Cette coïncidence me parut plutôt bizarre… Mais ce qui me frappa davantage encore, ce fut que le lendemain même de ce mariage, ce Damiens qui devait revenir m’apporter une preuve plus terrible que les autres revint en effet… mais pour m’annoncer qu’il avait échoué dans ses recherches et me réclamer les papiers qu’il avait confiés à mon honneur et que je lui rendis… à regret, je l’avoue.

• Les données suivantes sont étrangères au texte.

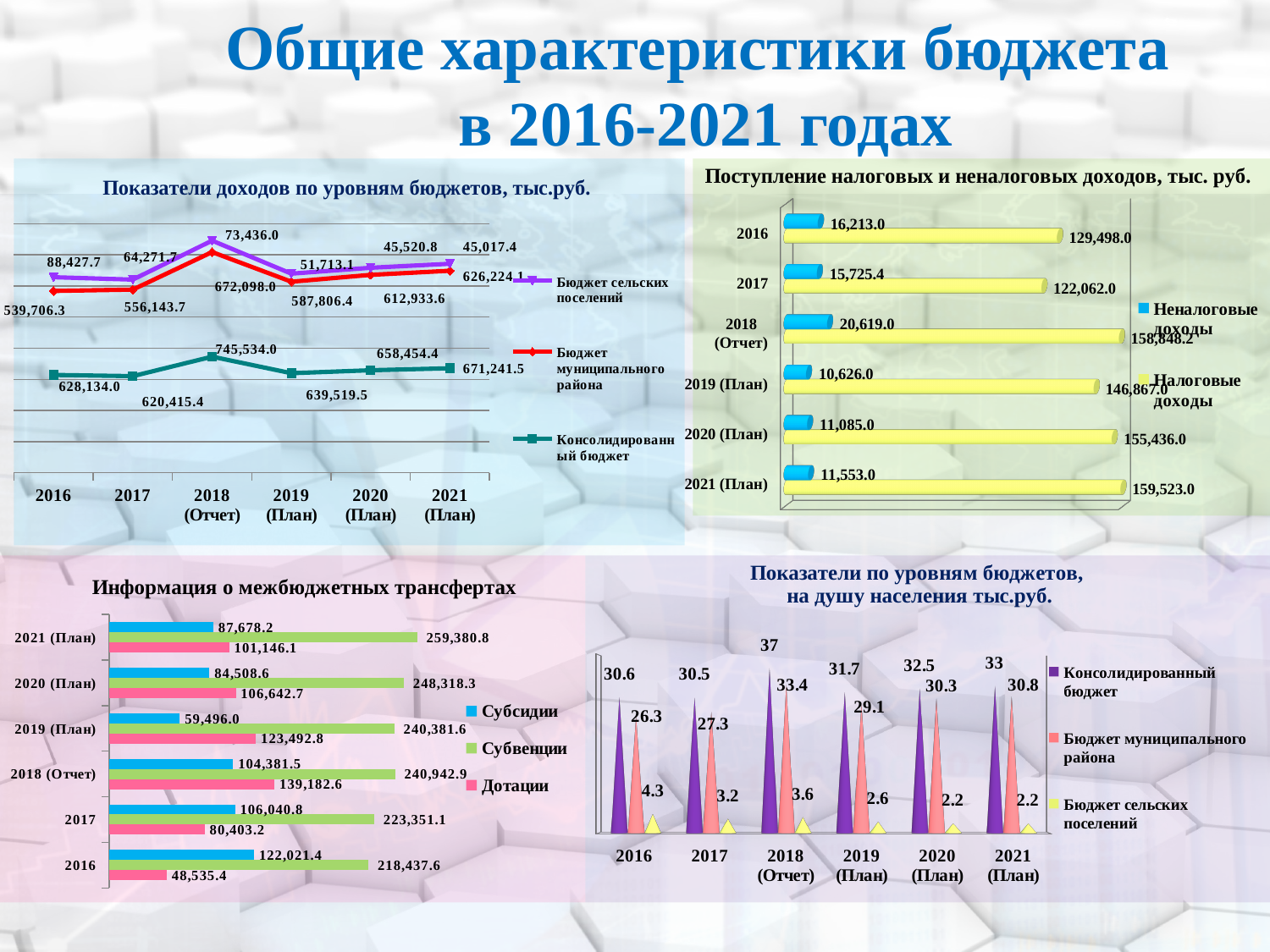
In the chart 'Информация о межбюджетных трансфертах', how many year categories are shown? 6 What kind of chart is 'Информация о межбюджетных трансфертах'? Bar chart In the chart 'Информация о межбюджетных трансфертах', what is the value of Дотации for 2016? 48,535.4 In the chart 'Информация о межбюджетных трансфертах', which is larger for 2019 (План): Субсидии or Дотации? Дотации In the chart 'Показатели по уровням бюджетов, на душу населения тыс.руб.', what is the value for Консолидированный бюджет in 2018 (Отчет)? 37 In the chart 'Показатели доходов по уровням бюджетов, тыс.руб.', what is the value for Консолидированный бюджет in 2018 (Отчет)? 745,534.0 In the chart 'Показатели доходов по уровням бюджетов, тыс.руб.', how many series does the legend list? 3 In the chart 'Показатели по уровням бюджетов, на душу населения тыс.руб.', does the Бюджет сельских поселений value rise or fall from 2016 to 2021? Fall In the chart 'Показатели доходов по уровням бюджетов, тыс.руб.', in which year is the Бюджет сельских поселений value highest? 2016 In the chart 'Поступление налоговых и неналоговых доходов, тыс. руб.', what is the value of Налоговые доходы for 2021 (План)? 159,523.0 In the chart 'Поступление налоговых и неналоговых доходов, тыс. руб.', what is the difference between Налоговые доходы in 2018 (Отчет) and 2017? 36,786.2 In the chart 'Поступление налоговых и неналоговых доходов, тыс. руб.', in which year is the Неналоговые доходы value lowest? 2019 (План)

Et malgré moi cette idée me vint, tenace, obstinée, que ces papiers étaient retirés de mes mains, que l’orage qui s’amoncelait sur votre tête était écarté parce que le mariage de d’Étioles avec votre fille était consommé, et que si cette union à la veille d’être conclue s’était brisée par une cause fortuite, on serait venu m’apporter une pièce absolument inutile avec une mise en demeure de faire mon devoir: c’est-à-dire remettre ces pièces entre les mains du roi… et alors vous étiez perdu… l’orage éclatait sur votre tête et vous broyait comme un fétu…

– Horrible! horrible! murmurait Tournehem anéanti et qui suait à grosses gouttes.

– Mais tout ce que je vous dis là, reprit Bernis, n’était que présomptions… Le mariage de votre fille, annoncé à grand fracas par d’Étioles, avait fait marcher les langues qui se demandaient comment une personne aussi charmante, aussi accomplie, pouvait consentir à une union avec un homme aussi peu assorti… présomption… l’évanouissement de la jeune épousée en pleine église après la cérémonie… présomption encore…

Certes tout cela me frappait étrangement, mais devais-je pour cela me laisser entraîner à bâtir une intrigue aussi noire?… Je continuai mes recherches et c’est ainsi que j’appris que d’Étioles lui-même, dans un moment d’expansion, avait annoncé son mariage très prochain à une… jeune personne… qui parfois a quelques bontés pour votre serviteur…

Cette personne, par hasard, connaissait de vue la future Mme d’Étioles. Elle ne put s’empêcher de rire au nez de votre neveu, lui disant avec une franchise évidente, quoique cruelle, que jamais une charmante enfant ne consentirait à unir sa jeunesse et sa beauté à un être aussi laid que lui.

Cette appréciation parut piquer au vif d’Étioles, qui s’oublia jusqu’à déclarer textuellement «qu’il voulait cette charmante enfant pour lui et que de gré ou de force il l’aurait… que d’ailleurs ses précautions étaient prises et que si d’aventure sa cousine se montrait rebelle, elle déchaînerait sur la tête d’une personne qui lui était chère une catastrophe si épouvantable qu’elle n’aurait plus assez de ses jours pour pleurer le malheur irréparable qu’elle aurait causé… mais qu’il était bien tranquille là-dessus, que sa cousine était trop intelligente pour ne pas comprendre les choses, et fille trop aimante et dévouée pour hésiter un seul instant à sacrifier son propre bonheur à la vie de son père et peut-être plus qu’à la vie».

Vous comprenez, monsieur, que ces paroles, qui m’étaient répétées sans y attacher autrement d’importance, furent pour moi comme un éclair qui me fit voir clairement toute la trame ténébreuse qui avait été ourdie contre vous et votre fille.